TigerBlog starts today with what should be a simple question.
Who was the first head coach in Princeton history?
By the way, did you have a good weekend? Hopefully you did.
Anyway, back at the first head coach. This is the kind of historical stuff that TigerBlog loves, by the way.
The first Princeton athletic event was a baseball game against Williams in 1864. The first football game wasn't until five years later. Somebody must have coached those teams, right?
Well, according to the records, those teams were run by captains, not coaches. TigerBlog already knew that.
He also knew that sports like golf, rowing and lacrosse dated to the 1800s. He also knew that lacrosse dropped the program in the 1800s and didn't pick it up until 1921, and the first program coach wasn't listed until the program started again.
The golf program started in 1897, which is a little later than TB would have guessed before he looked it up. Maybe he thought that because Princeton won 12 national championships and thought they started earlier than 1914.
That left rowing, which dates to 1872. As with the other sports, the earliest teams were led not by coaches but by captains.
For some reason, Princeton dropped rowing in 1878. TB has no idea why, nor can he think of something plausible, since rowing was as big a sport as there was in this country then. In fact, TigerBlog has read somewhere that Andrew Carnegie built a lake and not a football stadium in Princeton because he thought rowing would become a bigger sport.
The rowing program resumed in 1879 - and with an actual head coach, someone named G.D. Parmley. This is a bit murky though, at least to TigerBlog. Was he actually a coach?
Princeton rowing between 1880 and 1884 would have two seasons with a coach and captain listed and three with just a captain. None of those names appears twice. Princeton then dropped rowing again, until 1911, when it came back with the first rowing coach to appear for more than one year.
His name was J. Duncan Spaeth, and he was the coach from 1911 through 1925 (except during World War I).
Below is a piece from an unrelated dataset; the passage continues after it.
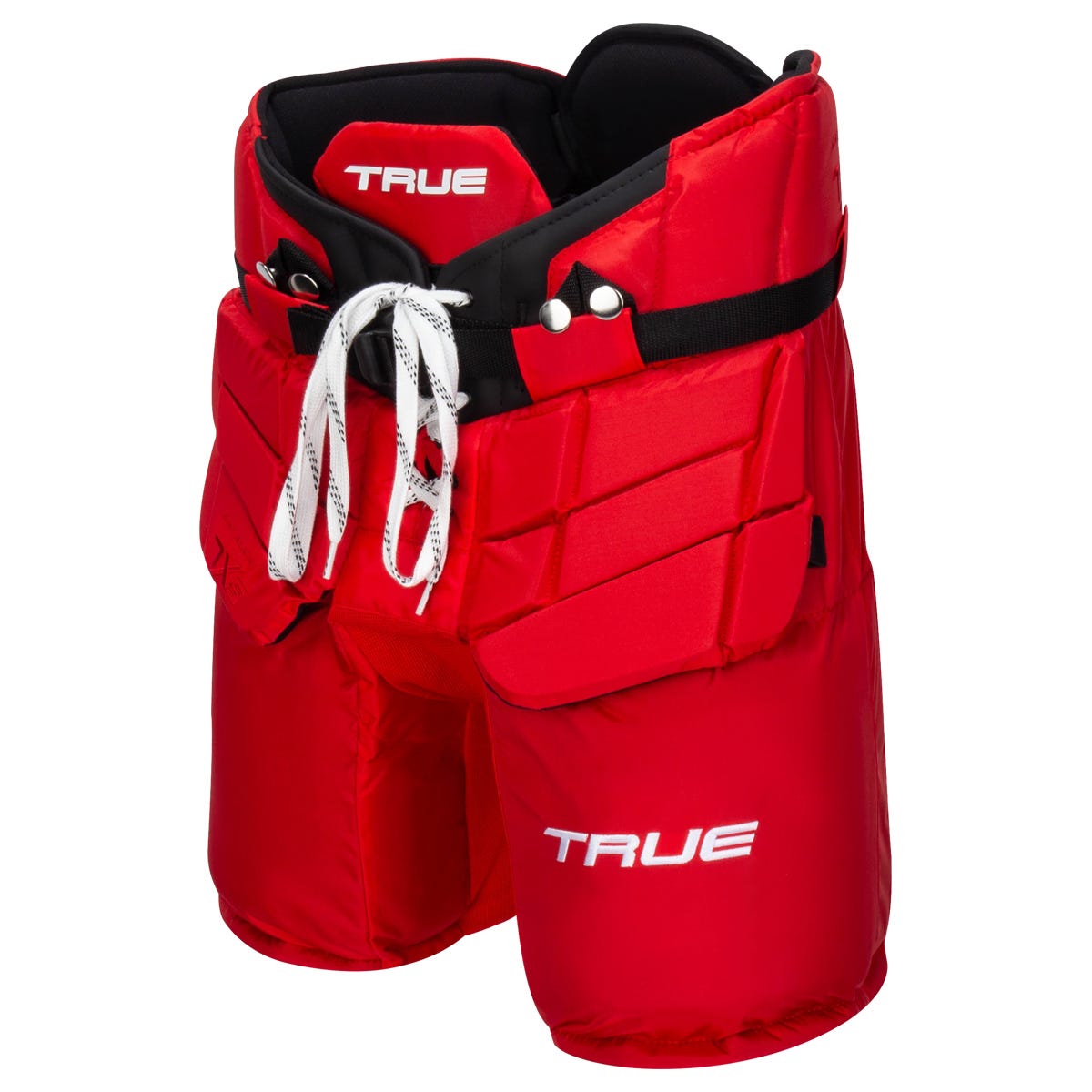 True Catalyst 7X5 Intermediate Goalie Pants in Red Size Medium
It makes TB think that the two rowing coaches in the 1880s were more captains than actual coaches.
The first head football coach wasn't listed until 1901, when Langdon Lea led the Tigers to a 9-1-1 record. Lea is in the college football Hall of Fame after being an All-American tackle in 1893, 1894 and 1895.
He's not listed as the head coach in Princeton's records until, as TB said, 19091. He was, though, listed as an unofficial coach in 1899 and then the head coach at Michigan in 1900. He also never coached again after the 1901 season, though TigerBlog has no idea what he did after that, until his death in 1937.
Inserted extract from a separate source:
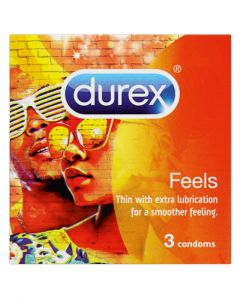 Durex Feels 3 Condoms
TB did find this on Lea's Wikipedia page:
"Last year he took hold of the University of Michigan football team and
instilled such a knowledge of the game into the green material he had to
work on that he is today acknowledged to be one of the greatest coaches
in the country. He could have renewed his contract, said to be worth
$4,000. for next season, but sacrificed this sum to become head coach at
Princeton, a position not worth nearly so much and one which involves
harder work and greater responsibility. … Lea was appealed to and
accepted the position. In his undergraduate days Lea was one of Old
Nassau's stars. He was captain in 1895 and played the position of left
tackle in such a manner as to gain a place on the All America team."
TB is relatively sure that Bob Surace laughed at that.
There would be another head coach in 1902, Garret Cochran, who also lasted one year and went 8-1. He had spent two years at Cal and one at Navy before coaching the Tigers, and he too never coached again.
Garret would later fight in World War I and die of pneumonia on a ship on the way back from Europe. That's what it says on his Wikipedia page at least. He also is a member of the college football Hall of Fame.
The men's hockey and men's basketball teams started in the 1900-01 seasons, but with a difference - men's basketball lists a coach, Mowbray Forney. He went 7-5 that year, his only one as coach.
The baseball team also had its first coach in the 1900 season. That would be Bill Clarke; perhaps you've seen a game at Clarke field at one time. Clarke, by the way, won 564 games in three different stints as Tiger head coach over a 45-year span.
So who does that make the first head coach?
Again, it's murky. Was it G.D. Parmley in 1880? Was it an unnamed and unknown golf coach in 1897?
Was it Langdon Lea's unofficial year in 1899? What made it unofficial? Was it Bill Clarke in 1900? It definitely wasn't Mowbray Forney, since he didn't coach until January of 1901.
Anyway, TigerBlog will tell you tomorrow why he was thinking about all this in the first place.